● Exercise requirements:
Each entry below should be given again exactly; the pictures stay out.

● Available records:

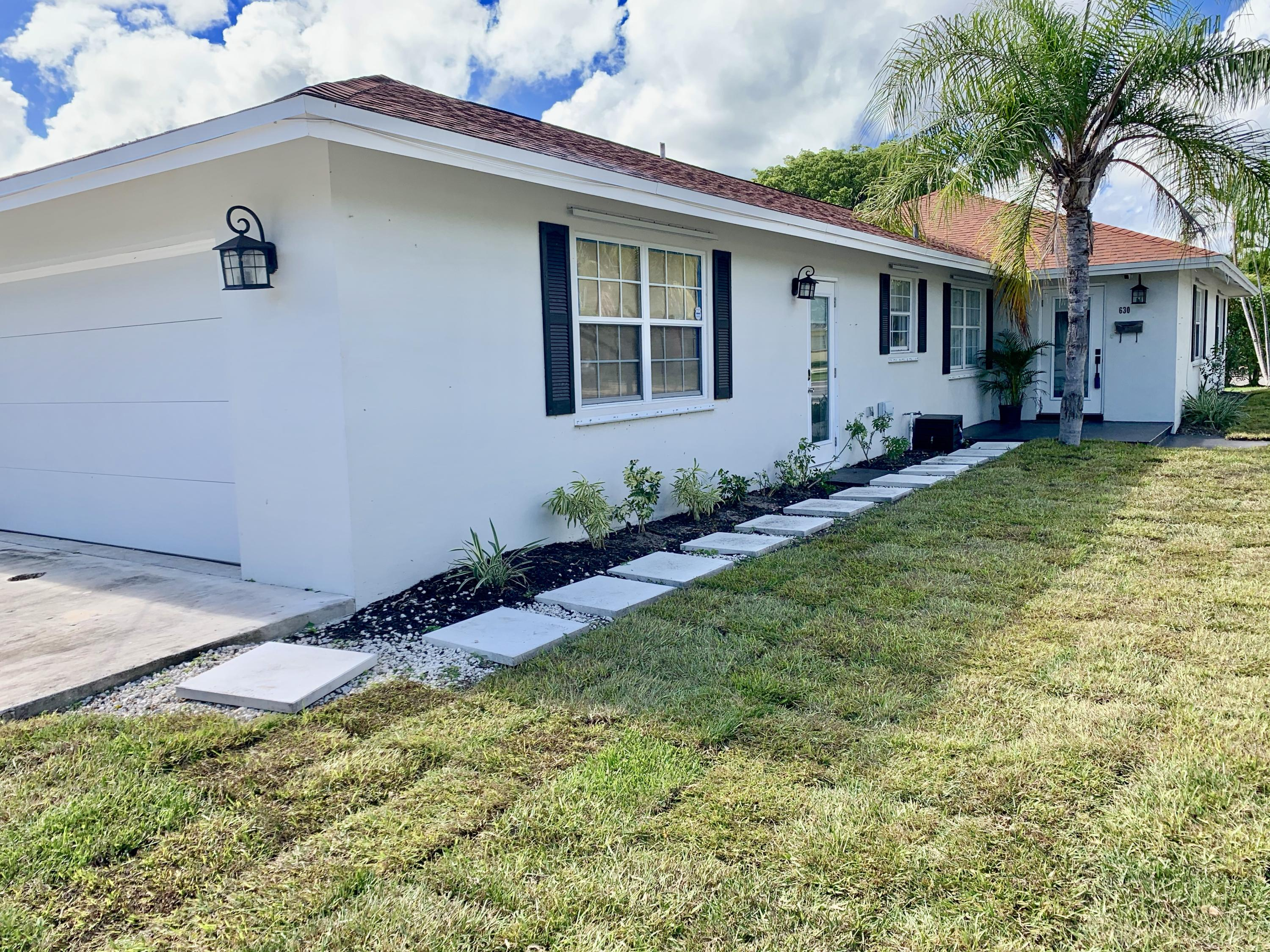 Photo of 630 N Palmway, Lake Worth, FL 33460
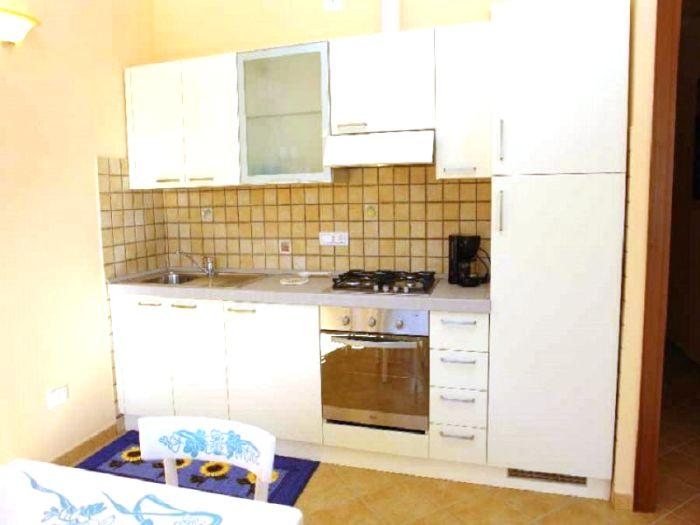 villa cassaneto blumenriviera firma blumenriviera gmbh. Black Bedroom Furniture Sets. Home Design Ideas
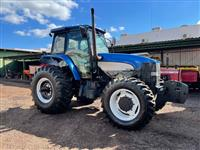 Trator New Holland TM 7010 4x4 ano 12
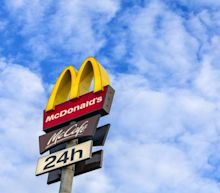 McDonald's (MCD) Halts Reopening of Dining Rooms for 21 Days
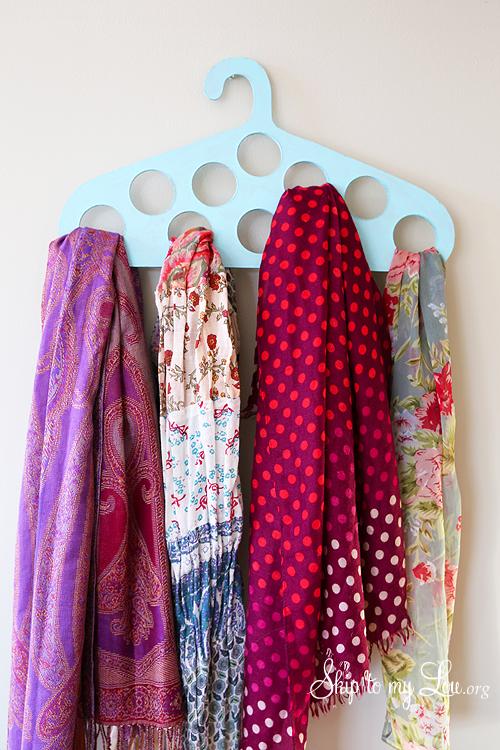 diy scarf organizer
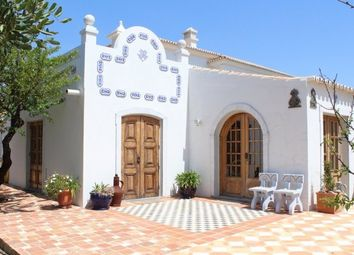 Thumbnail 4 bed villa for sale in Portugal, Algarve, Moncarapacho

● Written response:
 Photo of 630 N Palmway, Lake Worth, FL 33460
 villa cassaneto blumenriviera firma blumenriviera gmbh. Black Bedroom Furniture Sets. Home Design Ideas
 Trator New Holland TM 7010 4x4 ano 12
 McDonald's (MCD) Halts Reopening of Dining Rooms for 21 Days
 diy scarf organizer
 Thumbnail 4 bed villa for sale in Portugal, Algarve, Moncarapacho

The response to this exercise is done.